SUPPLIED TEXT —
========================================================================

Plzeň, Thrills and Bellyaches
Viktoria Plzeň 4-1 Viktoria Zizkov (23:10:11)
The last match of the 2011 EFW Oktoberfest and the chance to out with a bang. As we were based in Prague we could have opened our city maps and headed down Easy Street to Slavia Prague, but where is the thrill in that? Especially as Slavia's ground was sold to me as the Czech equivalent of Southampton's St Mary's Stadium. Yawn. The alternative was trip to Plzeň; a city known worldwide for its Pilsener beer and pronounced 'Pilsen' which would just about justify a weak Happy Mondays related headline for this piece. It wasn't such a hard decision.
The passengers on the train that chugged south west - on what proved to be a four can journey - from the Czech capital to Plzeň were in, and mostly full of, high spirits. A dozen or so Zizkov fans drunk their own body weight in bottles of lord knows what, and to pass the time on our behalf, King Stoffers entertained the assembled troops with some traditional Bavarian folk songs which brought the house down, as usual. It was all too much for our entertainments manager and Royal Antwerp legend, Hans Bressinck, who dived for cover into a carriage full of jovial and welcoming German women. Our Viktoria Festival was already in full swing.
Views from the train: On the 90-minute ride from Praha to Plzeň the view was mostly young German women (from left, Iulia, Monika, Steffi and "Wick"). On the way back it was mostly the local paramilitary "policie" - there were a few running battles between the Plzeň and Žižkov ultras post-match. The girls were far more cheerful. Fun fact: Three of them are kindergarten nurses and "Wick" is a professional cow and pig inseminator. (That's a verbal warning. Ed)
The local police didn't quite know what to make of it all. They were expecting the Zizkov fans, who were shepherded out of the station with a small escort for their own safety. But behind them were forty or so EFWers. I'm banning black coats next year because despite the fact we loathe hooliganism, we do look like an unruly mob, sometimes. Not to worry on this occasion. Our Czech speaking friend, Iain Thomson, put the police's minds at rest by whispering in their shell that we were all about beers and floodlights as opposed to pavement dancing. Bemused, they let us pass and march merrily on down the road to the pub.
Situated just across the road from the Města Plzně Stadium is a sizable micro brewery. Instead of refusing us entry, the owners opened up an additional room upstairs to accommodate the EFW masses and served up frothing pints of Lotr beer to our table at twenty minute intervals. We have a resident beer expert on these trips in the form of Liverpool fan, Andy Walker. His verdict on this ale, uniquely brewed using boiling copper pans shoved into a tiled stove before being cooled in a 160 year old spray cooler and left to ferment in oak vats? “It's alright” he beamed.

========================================================================

DATA EXCERPTS —
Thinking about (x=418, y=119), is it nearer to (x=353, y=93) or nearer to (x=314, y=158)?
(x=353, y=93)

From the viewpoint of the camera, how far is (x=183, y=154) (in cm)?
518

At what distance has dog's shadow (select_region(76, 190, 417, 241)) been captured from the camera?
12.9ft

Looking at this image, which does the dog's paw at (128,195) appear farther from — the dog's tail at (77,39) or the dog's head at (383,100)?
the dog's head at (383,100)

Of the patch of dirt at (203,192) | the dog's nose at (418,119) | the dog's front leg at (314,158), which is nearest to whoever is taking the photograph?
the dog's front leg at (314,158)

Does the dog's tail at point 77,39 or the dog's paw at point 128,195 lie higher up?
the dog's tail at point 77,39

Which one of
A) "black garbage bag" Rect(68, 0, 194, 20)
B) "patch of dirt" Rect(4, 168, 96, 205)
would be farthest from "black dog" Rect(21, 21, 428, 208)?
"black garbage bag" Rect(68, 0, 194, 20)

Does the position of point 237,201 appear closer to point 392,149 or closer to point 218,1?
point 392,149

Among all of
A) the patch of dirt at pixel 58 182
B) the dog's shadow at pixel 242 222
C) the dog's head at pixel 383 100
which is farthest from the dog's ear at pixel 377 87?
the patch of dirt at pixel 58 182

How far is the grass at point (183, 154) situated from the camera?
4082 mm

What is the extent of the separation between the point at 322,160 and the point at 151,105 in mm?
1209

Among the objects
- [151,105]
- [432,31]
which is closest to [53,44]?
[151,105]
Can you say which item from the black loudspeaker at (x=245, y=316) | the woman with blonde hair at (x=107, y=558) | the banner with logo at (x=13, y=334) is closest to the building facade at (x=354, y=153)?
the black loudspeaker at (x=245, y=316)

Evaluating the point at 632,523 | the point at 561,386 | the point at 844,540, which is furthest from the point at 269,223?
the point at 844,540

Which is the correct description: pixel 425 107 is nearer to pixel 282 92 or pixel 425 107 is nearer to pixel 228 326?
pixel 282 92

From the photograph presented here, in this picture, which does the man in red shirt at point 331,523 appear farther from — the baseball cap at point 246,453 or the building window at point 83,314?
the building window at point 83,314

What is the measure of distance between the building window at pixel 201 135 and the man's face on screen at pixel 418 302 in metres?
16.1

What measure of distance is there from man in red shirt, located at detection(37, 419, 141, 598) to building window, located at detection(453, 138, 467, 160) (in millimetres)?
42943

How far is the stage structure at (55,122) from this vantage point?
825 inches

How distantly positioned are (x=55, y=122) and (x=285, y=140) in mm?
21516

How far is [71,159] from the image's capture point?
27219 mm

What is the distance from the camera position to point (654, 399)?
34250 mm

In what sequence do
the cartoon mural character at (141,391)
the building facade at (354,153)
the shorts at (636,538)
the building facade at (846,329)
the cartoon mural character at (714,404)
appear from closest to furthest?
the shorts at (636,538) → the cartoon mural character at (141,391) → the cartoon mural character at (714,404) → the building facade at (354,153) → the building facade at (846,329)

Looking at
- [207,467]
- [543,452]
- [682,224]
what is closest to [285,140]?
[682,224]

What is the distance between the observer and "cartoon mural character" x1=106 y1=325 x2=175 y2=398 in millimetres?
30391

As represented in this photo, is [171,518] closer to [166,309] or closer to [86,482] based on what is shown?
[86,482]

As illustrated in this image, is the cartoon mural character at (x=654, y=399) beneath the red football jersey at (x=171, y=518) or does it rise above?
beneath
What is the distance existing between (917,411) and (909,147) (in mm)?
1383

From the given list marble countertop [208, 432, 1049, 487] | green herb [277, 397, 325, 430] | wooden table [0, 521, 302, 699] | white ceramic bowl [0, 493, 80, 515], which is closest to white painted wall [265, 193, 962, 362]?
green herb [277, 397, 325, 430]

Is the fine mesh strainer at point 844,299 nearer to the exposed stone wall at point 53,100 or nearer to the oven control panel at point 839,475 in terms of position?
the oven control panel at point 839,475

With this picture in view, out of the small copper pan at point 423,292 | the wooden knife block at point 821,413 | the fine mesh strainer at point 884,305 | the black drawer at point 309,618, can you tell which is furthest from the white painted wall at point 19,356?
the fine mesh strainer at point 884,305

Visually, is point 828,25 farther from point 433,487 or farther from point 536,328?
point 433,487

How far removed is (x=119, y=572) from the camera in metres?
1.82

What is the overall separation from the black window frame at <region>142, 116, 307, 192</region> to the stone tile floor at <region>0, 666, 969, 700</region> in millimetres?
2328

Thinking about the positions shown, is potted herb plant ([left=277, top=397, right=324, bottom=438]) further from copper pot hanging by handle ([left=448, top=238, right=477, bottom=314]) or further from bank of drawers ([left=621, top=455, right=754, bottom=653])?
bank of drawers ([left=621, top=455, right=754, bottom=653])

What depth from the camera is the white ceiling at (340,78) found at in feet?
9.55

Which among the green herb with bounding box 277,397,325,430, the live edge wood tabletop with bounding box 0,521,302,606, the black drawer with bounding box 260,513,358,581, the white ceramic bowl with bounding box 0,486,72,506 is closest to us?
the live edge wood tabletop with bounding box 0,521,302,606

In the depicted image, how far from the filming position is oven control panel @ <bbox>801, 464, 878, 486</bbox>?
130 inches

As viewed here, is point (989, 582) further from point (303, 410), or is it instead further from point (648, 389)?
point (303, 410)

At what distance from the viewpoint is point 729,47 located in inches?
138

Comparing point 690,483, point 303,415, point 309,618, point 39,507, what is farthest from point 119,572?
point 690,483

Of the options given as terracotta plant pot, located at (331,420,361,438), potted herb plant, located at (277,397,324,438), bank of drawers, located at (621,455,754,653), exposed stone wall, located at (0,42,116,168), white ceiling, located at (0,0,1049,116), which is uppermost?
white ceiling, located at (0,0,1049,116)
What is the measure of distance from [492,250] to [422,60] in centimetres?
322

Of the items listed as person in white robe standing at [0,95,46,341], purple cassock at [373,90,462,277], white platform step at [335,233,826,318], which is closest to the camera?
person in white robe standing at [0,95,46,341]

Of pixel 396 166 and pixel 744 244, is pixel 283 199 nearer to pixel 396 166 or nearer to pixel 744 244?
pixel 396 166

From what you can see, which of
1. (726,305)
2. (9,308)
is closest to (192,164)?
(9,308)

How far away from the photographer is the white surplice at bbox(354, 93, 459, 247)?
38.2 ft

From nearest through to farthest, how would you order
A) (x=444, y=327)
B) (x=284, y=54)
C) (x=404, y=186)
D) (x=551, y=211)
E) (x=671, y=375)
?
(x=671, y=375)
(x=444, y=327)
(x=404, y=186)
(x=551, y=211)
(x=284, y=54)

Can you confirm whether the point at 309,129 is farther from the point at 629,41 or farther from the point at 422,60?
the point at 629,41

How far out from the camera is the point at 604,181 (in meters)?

========================================================================

EXERCISE TASK 1 —
According to the Plzeň match report, why does the writer intend to ban black coats next year?
EXERCISE TASK 2 —
In the records, convert the lines from the line containing "In what sequence do" to the line containing "the shorts at (636,538) →" into a numbered list, omitting blank lines.
The Plzeň match report and the records are independent of each other.

EXERCISE SOLUTION 1 —
The writer plans to ban black coats because, although the group loathes hooliganism, wearing them makes its members look like an unruly mob at times.

EXERCISE SOLUTION 2 —
1. In what sequence do
2. the cartoon mural character at (141,391)
3. the building facade at (354,153)
4. the shorts at (636,538)
5. the building facade at (846,329)
6. the cartoon mural character at (714,404)
7. appear from closest to furthest?
8. the shorts at (636,538) → the cartoon mural character at (141,391) → the cartoon mural character at (714,404) → the building facade at (354,153) → the building facade at (846,329)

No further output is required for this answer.